Él hablaba, claro está, de esa figura de estilo tan usada en poesía. A ella le debemos ocurrencias inolvidables, que no viene a cuento evocar en estas líneas porque lindan con el infinito. Básicamente, consiste en evocar algo (objeto o idea) a través de un término que normalmente no sirve para designarlo. O sea, se trata de evocar una ausencia (la palabra aludida) mediante una presencia (la palabra usada). Hay muchísimos tipos de metáforas, y no todos tienen que ver con la poesía. Es más, los usamos a diario cuando decimos, por ejemplo, “vamos a tomar una copa” (lo que tomamos, o más bien bebemos, es el contenido esta). Pero la idea de evocar (convocar) lo que no está, creo yo, es lo propio de la palabra misma. Podría incluso ir más lejos, pero, cabe aclarar, solo son meras suposiciones: Si cada palabra es susceptible de ser usada en tono irónico, es decir, de apuntar directamente a lo contrario de lo que expresamos, se produce algo que (sospecho) también tiene que ver con la metáfora.

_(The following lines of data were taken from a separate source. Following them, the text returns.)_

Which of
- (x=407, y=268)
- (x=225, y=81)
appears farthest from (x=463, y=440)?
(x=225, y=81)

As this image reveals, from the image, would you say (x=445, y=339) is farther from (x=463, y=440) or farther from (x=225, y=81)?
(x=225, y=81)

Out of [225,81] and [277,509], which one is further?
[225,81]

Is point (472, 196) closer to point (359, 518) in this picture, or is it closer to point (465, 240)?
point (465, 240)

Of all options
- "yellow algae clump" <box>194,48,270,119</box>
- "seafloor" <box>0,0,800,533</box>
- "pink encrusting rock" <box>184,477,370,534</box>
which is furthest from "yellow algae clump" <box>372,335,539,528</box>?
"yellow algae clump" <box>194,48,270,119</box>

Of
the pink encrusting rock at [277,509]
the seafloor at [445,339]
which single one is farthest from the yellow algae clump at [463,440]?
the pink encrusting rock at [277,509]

Aquí ya comienzo a intuir que la metáfora es, quizás, el verdadero motor de la palabra, que toda palabra es, en cierto modo, evocación (convocación) de lo ausente. Pero para que esto surja en la historia de nuestra especie, tiene que preexistir una función cognitiva que lo permita. Para empezar, obviamente, la memoria. Sin ella, ¿cómo aludir a lo que no aparece ante la vista? Pero no solo. Pienso también en aquellas pinturas del arte parietal, de las cuevas de Lascaux o de Altamira, cuyos motivos parecen inducidos por la forma misma del relieve de la roca, esos bisontes que se desprenden casi de su volumen o de sus grietas. Pienso en esas manchas de humedad que nos arrojaban figuras monstruosas cuando niños, en esas nubes que recuerdan al pasar a un caballo erguido o una lechuza agazapada. A esta capacidad tan humana de ver lo que no está se le da el nombre de pareidolia. ¿No es, acaso, una primitiva forma de metáfora?

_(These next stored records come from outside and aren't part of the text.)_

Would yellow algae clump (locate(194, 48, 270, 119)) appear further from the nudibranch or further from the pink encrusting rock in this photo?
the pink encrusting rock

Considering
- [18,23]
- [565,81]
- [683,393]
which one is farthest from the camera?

No sé si mi intuición resistiría a un examen riguroso, a lo mejor algún investigador más sabiondo y más tenaz pueda indagar en ello, sin temores de adentrarse en un tema sorprendentemente tabú. Pero aquí surge otro misterio: si toda palabra puede significar una cosa y cualquier cosa (metáfora) e incluso lo contrario (ironía), ¿cómo es posible que podamos comunicar, y que logremos, más no sea medianamente, entendernos? Tenemos que admitir la posibilidad (mera conjetura) que la comunicación inequívoca sea una ilusión. Soy consciente que, a esta altura, ya perdí la mitad de mis lectores, y no solamente por lo arduo del tema, sino sobre todo por el pesimismo que supone mi desesperante hipótesis. ¡Qué solos y qué incomprendidos estaríamos, de ser cierta! También me percato, por supuesto, de la paradoja que significa comunicarles a mis lectores que la comunicación quizás sea imposible. Ya lo decía el gran lingüista francés Antoine Culioli: “La comunicación es un caso particular del malentendido”. Quién sabe, a lo mejor, por un malentendido, alguien me comprenda.